Date : 20040811
Dossier : IMM-6701-03
Référence : 2004 CF 1115
Toronto (Ontario), le 11 août 2004
Présent : Monsieur le juge Blais
ENTRE :
SERDAR KAYAN
DIDEM YAGCI
partie demanderesse
et
LE MINISTRE DE LA CITOYENNETÉ ET DE L'IMMIGRATION
partie défenderesse
MOTIFS DE L'ORDONNANCE ET ORDONNANCE
[1] Il s'agit d'une demande de contrôle judiciaire d'une décision rendue le 1er août 2003 par la Section de protection des réfugiés qui ne reconnaissait pas à M. Serdar Kayan ni à son épouse Mme Didem Yagci (demandeurs) la qualité de réfugiés au sens de la Convention ni de personnes à protéger aux termes des articles 96 et 97 respectivement de la Loi sur l'immigration et la protection des réfugiés, L.C. 2001, ch. 27 (Loi).
FAITS
[2] Les demandeurs sont tous deux citoyens de la Turquie. M. Kayan (demandeur) est d'ethnie kurde, alors que Mme Yagci (demanderesse) est d'ethnie turque. Les demandeurs allèguent que l'appartenance à l'ethnie kurde est motif de persécution en Turquie, de même que le fait pour une personne turque d'épouser une personne kurde. De plus, le demandeur n'a pas encore fait son service militaire, obligatoire pour tous les hommes turcs. Juste avant son départ, on lui a signifié qu'il devait se rapporter aux autorités pour commencer son service.

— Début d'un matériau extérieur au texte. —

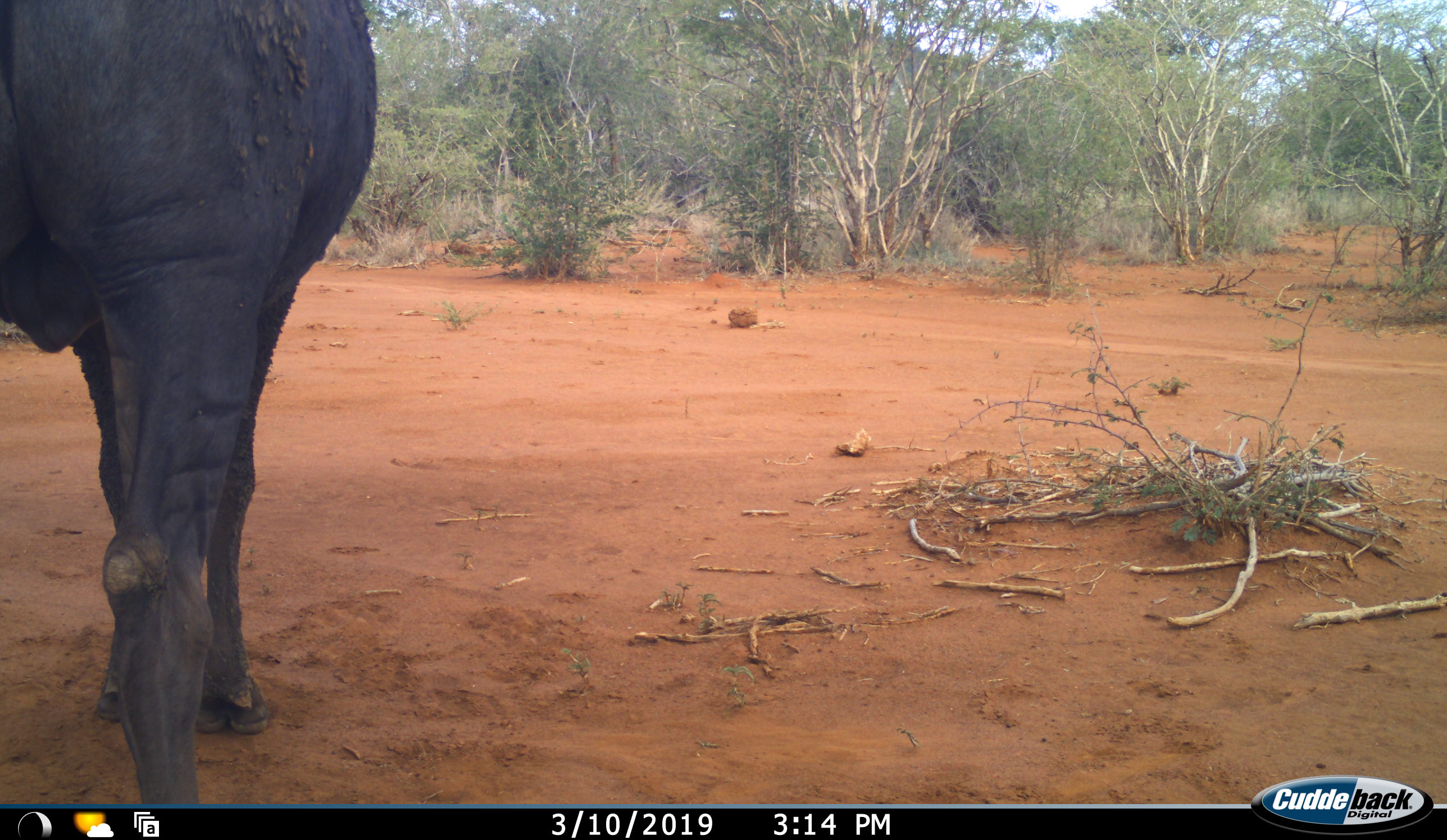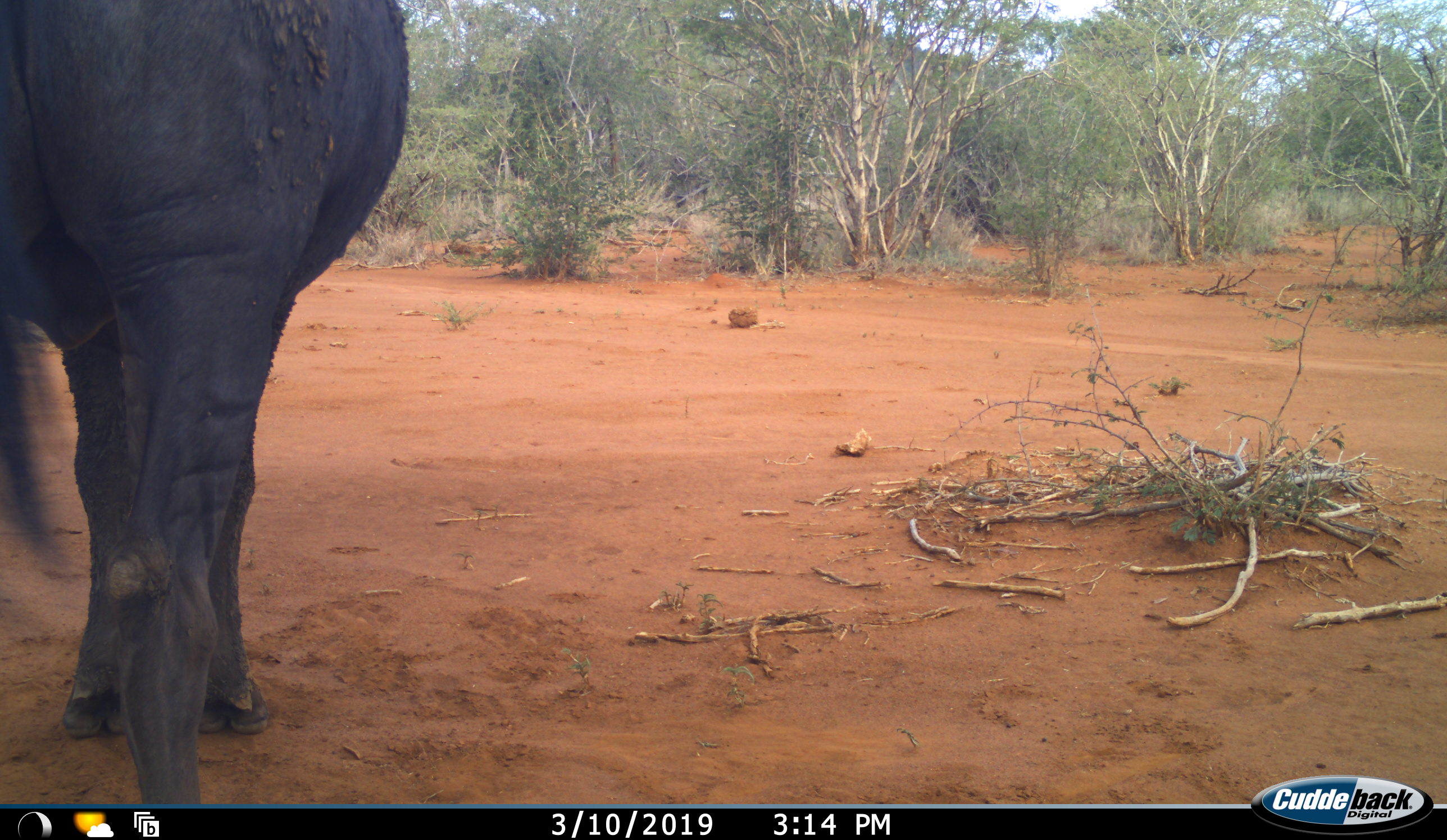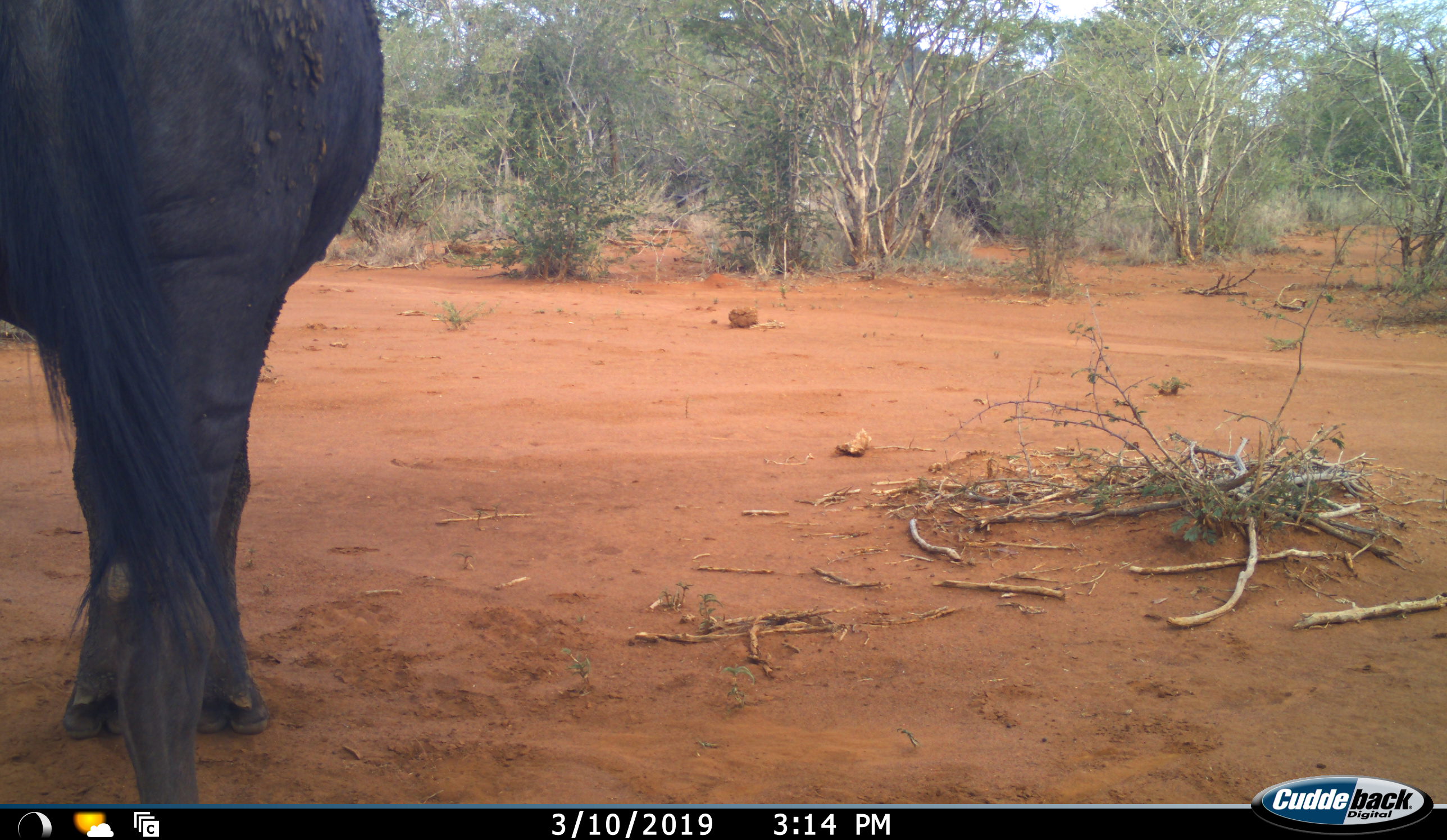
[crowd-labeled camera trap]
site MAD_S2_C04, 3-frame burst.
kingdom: Animalia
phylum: Chordata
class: Mammalia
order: Artiodactyla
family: Bovidae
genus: Syncerus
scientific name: Syncerus caffer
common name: african buffalo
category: buffalo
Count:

[3] Étant Kurde, le demandeur craint les mauvais traitements dans l'armée, et craint d'être dans une situation où il serait obliger de réprimer d'autres Kurdes, dans le cas où son service militaire l'amènerait à patrouiller la région de l'est. En outre, parce qu'il s'est soustrait à l'ordre de se rapporter aux autorités pour son service, il craint de graves représailles.
[4] Le demandeur a fait état de divers incidents où il avait été maltraité en raison de son identité kurde : il a été arrêté en 1993, à l'âge de dix-sept ans, et détenu par les autorités pendant cinq jours au cours desquels il a été battu et torturé. Le tribunal judiciaire devant lequel il a alors comparu a considéré que les aveux obtenus par la force n'étaient pas valables, et il a été acquitté. À l'université, il a été victime d'agression de la part d'étudiants turcs nationalistes; au cours de l'une de ces agressions, l'un de ses compagnons Kurdes a été tué.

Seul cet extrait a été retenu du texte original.